FORE KAZIK YÖNTEMLERİ
Yürürlüğe giren 110 No’lu İlke Kararı, tarihi yapıların güçlendirilmesi amacıyla fore kazık gibi yöntemlerin kullanılmasını da kapsıyor. Bu yeni olmayan aslında yetkin kişilerin restorasyonda kullandığı bir sistem. Burada asıl sorunlu ifade: “güçlendirilmesinin mümkün olmadığına ve yıkılabileceğine karar verilen kültür varlıklarını yeniden yapma”. Ülkemizde harap halde olan yaklaşık yüze yakın kültür varlığı var. Bunların restore edilmesine ya da güçlendirilmesine veya bugün yer alan ifadeyle yıkılmasına kimler karar verecek? Bu kurul nasıl oluşturulacak?
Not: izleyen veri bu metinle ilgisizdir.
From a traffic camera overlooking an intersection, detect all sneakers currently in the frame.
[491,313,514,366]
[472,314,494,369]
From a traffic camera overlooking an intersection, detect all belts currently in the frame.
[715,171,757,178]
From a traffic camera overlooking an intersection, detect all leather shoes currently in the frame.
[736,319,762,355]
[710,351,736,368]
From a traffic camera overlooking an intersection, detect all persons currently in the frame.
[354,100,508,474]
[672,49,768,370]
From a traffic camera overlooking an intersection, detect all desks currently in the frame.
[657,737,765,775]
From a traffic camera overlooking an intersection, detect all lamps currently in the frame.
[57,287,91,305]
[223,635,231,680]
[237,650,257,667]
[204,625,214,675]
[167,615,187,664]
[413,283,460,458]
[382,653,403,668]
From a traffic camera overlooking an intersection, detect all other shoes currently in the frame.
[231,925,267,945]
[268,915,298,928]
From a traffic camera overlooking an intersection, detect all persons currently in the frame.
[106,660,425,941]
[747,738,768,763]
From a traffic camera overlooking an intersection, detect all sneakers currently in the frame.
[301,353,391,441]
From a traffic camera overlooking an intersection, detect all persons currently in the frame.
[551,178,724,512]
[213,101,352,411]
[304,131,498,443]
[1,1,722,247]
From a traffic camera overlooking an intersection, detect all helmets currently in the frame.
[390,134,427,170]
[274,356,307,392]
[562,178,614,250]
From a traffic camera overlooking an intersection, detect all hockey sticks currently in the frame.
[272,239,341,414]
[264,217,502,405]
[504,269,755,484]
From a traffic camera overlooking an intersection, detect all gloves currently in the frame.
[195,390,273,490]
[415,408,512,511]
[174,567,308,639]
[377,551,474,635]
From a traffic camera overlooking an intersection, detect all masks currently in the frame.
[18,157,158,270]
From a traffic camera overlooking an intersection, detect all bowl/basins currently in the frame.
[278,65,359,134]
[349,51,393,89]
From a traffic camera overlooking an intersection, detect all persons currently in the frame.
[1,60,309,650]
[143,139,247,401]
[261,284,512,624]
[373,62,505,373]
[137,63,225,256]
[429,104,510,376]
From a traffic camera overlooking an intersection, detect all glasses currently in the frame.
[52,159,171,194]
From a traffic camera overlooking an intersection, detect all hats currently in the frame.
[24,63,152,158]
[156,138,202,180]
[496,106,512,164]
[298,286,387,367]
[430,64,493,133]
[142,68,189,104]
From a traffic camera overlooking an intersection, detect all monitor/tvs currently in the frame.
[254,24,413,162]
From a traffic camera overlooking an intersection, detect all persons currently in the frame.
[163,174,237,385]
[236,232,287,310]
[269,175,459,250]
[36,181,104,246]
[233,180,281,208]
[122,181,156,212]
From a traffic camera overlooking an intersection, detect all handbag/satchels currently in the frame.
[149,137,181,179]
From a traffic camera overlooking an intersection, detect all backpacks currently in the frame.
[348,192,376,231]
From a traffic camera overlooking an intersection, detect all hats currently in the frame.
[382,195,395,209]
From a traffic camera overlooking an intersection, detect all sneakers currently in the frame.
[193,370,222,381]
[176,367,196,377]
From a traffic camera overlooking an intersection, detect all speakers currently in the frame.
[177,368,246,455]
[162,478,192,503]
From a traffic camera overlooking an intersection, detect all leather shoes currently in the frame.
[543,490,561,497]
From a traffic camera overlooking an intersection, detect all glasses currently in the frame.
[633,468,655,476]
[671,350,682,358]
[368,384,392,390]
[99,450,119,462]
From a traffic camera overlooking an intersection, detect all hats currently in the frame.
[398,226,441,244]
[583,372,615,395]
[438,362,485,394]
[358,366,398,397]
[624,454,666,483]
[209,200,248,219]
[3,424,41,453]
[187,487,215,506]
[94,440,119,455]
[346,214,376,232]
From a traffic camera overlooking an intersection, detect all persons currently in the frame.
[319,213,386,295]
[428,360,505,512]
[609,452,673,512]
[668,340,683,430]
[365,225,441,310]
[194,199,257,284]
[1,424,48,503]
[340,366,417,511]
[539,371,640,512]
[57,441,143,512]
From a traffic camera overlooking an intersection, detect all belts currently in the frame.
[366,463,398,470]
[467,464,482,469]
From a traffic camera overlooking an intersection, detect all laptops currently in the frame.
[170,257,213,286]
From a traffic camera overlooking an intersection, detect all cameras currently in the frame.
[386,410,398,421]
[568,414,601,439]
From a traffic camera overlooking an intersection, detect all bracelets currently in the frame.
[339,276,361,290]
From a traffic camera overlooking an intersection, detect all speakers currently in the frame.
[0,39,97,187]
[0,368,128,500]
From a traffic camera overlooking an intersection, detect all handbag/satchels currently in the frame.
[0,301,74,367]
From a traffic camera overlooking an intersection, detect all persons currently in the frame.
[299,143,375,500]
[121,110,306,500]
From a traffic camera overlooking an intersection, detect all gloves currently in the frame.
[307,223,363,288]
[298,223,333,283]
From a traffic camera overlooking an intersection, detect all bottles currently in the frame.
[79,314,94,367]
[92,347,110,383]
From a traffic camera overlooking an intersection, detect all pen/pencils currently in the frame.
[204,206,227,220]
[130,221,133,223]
Bu konuyla ilgili görüşüne başvurduğumuz adını açıklayamadığımız başka bir restorasyon uzmanı, bu maddenin suistimal edilmesinin çok net olduğunun altını çiziyor ve ekliyor: “Hazırlanan ilke kararlarında kullanılan dilde bilimsel ve etik olmayan kelimeler kullanılmış. Yıkılacak şekilde tehlike arz eden ‘yapıların yıkılabileceğine’ şeklinde ibare tamamen yanlış. Yıkılma tehlikesi olan bir yapıyı teknolojik imkânlar ile askıya alırsın, korumayı üst düzey olacak şekilde sağlarsınız ve eldeki imkânlara göre belgeleyerek sökersiniz ya da kaldırırsınız. Daha sonrada eski belgelerden ve mevcut belgelemeler ışığında tekrar ayağa kaldırırsınız. Bu maddenin tekrar düzenlenmesi gerekmektedir.”
‘KURUL GÜVENİLİR OLMALI’
Mimar, restorasyon uzmanı ve mimarlık tarihçisi Prof. Dr. Zeynep Ahunbay söz konusu madde için, “Bu maddenin önü açık. Bizlerin önceliği, tahrip olmuş çok sayıda tarihi bina var, bunları ayakta tutmak. Bu konu disiplinlerarası bir konu. Birçok uzman kişinin birleşip incelemesi gerekir. Harap binaları ayakta tutmak için çoklu bir çalışma gerekir. Bu maddede geçen yıkım kelimesi önü açıyor. Bu yıkıma kim karar verecek, neden yıkım olması gerekiyor, raporu kimler oluşturacak? öyle herkesin yapabileceği bir iş değil bu. Bu kurulda yer alan kişilerin güvenilir olması gerekir. Sadece projeye bakarak bu karar verilemez. Önceliğimiz her zaman ayakta nasıl tutabiliriz, tarihi nasıl yaşatırız olmalı” diyor.
MİMARLAR ODASI’NDAN BİLDİRİ HAZIRLIĞI
Mimarlar Odası bu karardan sonra bir bildiri yayımlamaya hazırlanıyor. Bu bildiri üzerinde, alanında uzman olan kişiler çalışıyor. Önümüzdeki günlerde yayımlanacak bildiride bu kararda yer alan ifadelerin net olarak belirtilmesi ve ucu açık kalmaması gerektiğine de değinilecek.